Supplied data
=== Section Start ===

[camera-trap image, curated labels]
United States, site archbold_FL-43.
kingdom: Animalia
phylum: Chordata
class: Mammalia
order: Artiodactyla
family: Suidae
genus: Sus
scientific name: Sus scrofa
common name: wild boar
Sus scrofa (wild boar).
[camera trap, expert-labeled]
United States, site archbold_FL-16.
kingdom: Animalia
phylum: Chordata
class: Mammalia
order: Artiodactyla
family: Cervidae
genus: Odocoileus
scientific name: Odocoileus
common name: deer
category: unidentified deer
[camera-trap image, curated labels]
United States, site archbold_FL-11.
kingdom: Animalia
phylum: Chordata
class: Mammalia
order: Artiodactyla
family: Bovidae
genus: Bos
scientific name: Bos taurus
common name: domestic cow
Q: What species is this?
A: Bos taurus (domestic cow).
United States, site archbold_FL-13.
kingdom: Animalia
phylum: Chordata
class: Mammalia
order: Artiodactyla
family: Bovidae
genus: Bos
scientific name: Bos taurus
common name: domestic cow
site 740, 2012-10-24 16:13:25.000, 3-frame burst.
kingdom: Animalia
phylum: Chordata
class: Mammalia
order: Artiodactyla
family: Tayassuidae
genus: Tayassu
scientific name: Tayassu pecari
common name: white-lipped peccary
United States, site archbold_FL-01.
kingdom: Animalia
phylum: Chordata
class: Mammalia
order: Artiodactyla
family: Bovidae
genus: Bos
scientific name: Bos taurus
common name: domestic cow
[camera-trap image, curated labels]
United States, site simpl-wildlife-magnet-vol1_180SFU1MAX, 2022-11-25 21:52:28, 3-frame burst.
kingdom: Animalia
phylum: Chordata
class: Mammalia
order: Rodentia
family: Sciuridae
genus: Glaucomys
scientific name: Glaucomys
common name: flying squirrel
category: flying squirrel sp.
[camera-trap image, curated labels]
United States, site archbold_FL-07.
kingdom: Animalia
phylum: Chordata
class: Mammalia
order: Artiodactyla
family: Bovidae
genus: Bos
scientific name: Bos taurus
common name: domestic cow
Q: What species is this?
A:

=== Section End ===

What you should do
The response has to give back every record verbatim.

Answer space
[camera-trap image, curated labels]
United States, site archbold_FL-43.
kingdom: Animalia
phylum: Chordata
class: Mammalia
order: Artiodactyla
family: Suidae
genus: Sus
scientific name: Sus scrofa
common name: wild boar
Sus scrofa (wild boar).
[camera trap, expert-labeled]
United States, site archbold_FL-16.
kingdom: Animalia
phylum: Chordata
class: Mammalia
order: Artiodactyla
family: Cervidae
genus: Odocoileus
scientific name: Odocoileus
common name: deer
category: unidentified deer
[camera-trap image, curated labels]
United States, site archbold_FL-11.
kingdom: Animalia
phylum: Chordata
class: Mammalia
order: Artiodactyla
family: Bovidae
genus: Bos
scientific name: Bos taurus
common name: domestic cow
Q: What species is this?
A: Bos taurus (domestic cow).
United States, site archbold_FL-13.
kingdom: Animalia
phylum: Chordata
class: Mammalia
order: Artiodactyla
family: Bovidae
genus: Bos
scientific name: Bos taurus
common name: domestic cow
site 740, 2012-10-24 16:13:25.000, 3-frame burst.
kingdom: Animalia
phylum: Chordata
class: Mammalia
order: Artiodactyla
family: Tayassuidae
genus: Tayassu
scientific name: Tayassu pecari
common name: white-lipped peccary
United States, site archbold_FL-01.
kingdom: Animalia
phylum: Chordata
class: Mammalia
order: Artiodactyla
family: Bovidae
genus: Bos
scientific name: Bos taurus
common name: domestic cow
[camera-trap image, curated labels]
United States, site simpl-wildlife-magnet-vol1_180SFU1MAX, 2022-11-25 21:52:28, 3-frame burst.
kingdom: Animalia
phylum: Chordata
class: Mammalia
order: Rodentia
family: Sciuridae
genus: Glaucomys
scientific name: Glaucomys
common name: flying squirrel
category: flying squirrel sp.
[camera-trap image, curated labels]
United States, site archbold_FL-07.
kingdom: Animalia
phylum: Chordata
class: Mammalia
order: Artiodactyla
family: Bovidae
genus: Bos
scientific name: Bos taurus
common name: domestic cow
Q: What species is this?
A:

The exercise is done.